Par 99 voix contre 87, le National a suivi le Conseil fédéral et le Conseil des Etats qui ont tenu à prévoir dans la loi une liste exhaustive des tâches dévolues à l'INDH. Sans cette précision, on crée des incertitudes et des conflits potentiels, estime le chef du Département fédéral des affaires étrangères (DFAE).

La gauche aurait préféré une formulation plus ouverte. Cela aurait permis de laisser une petite marge de manoeuvre pour des réalités auxquelles on ne pense pas aujourd'hui et qui pourraient remettre en cause les droits humains à l'avenir. Sans succès.

Crédit quadriennal

Concernant le financement de l'institution, les députés se sont aussi ralliés à l'idée d'un plafond de dépenses soumis tous les quatre ans à l'Assemblée fédérale. Un crédit-cadre sur quatre ans offre davantage de stabilité qu'un financement annuel, a plaidé Brigitte Crottaz (PS/VD).

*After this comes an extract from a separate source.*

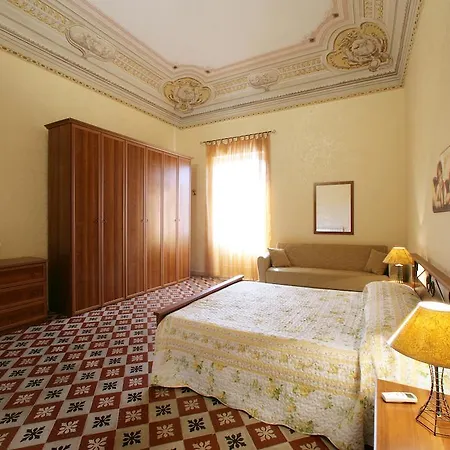 Ferienwohnung La Dimora Dell'800 Trapani Zimmer foto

Le Conseil fédéral avait prévu une enveloppe annuelle d'un million de francs, à l'image de ce qui est fait pour le projet-pilote. Une solution qu'a soutenue en vain l'UDC.

Encouragements onusiens

La création d'une institution pérenne pour la Suisse figure depuis longtemps à l'agenda politique. Elle répond à une exigence tant sur le plan de la politique intérieure que sur celui de la politique extérieure, dans la mesure où l'ONU encourage la création de ce type d'instance. Plus de 120 Etats, dont la quasi-totalité des pays européens, ont déjà mis en place une telle institution.

Afin d'éviter toute interruption entre la création de l'INDH et le CSDH, le Conseil fédéral propose d'en prolonger le mandat de deux ans jusqu'à fin 2022. Par ses expertises, le CSDH a démontré la nécessité de disposer d'une solution durable disposant d'une base légale en Suisse. Actuellement, seules les discriminations raciales, ethniques ou religieuses sont prises en compte. Des groupes vulnérables manquent encore de protection.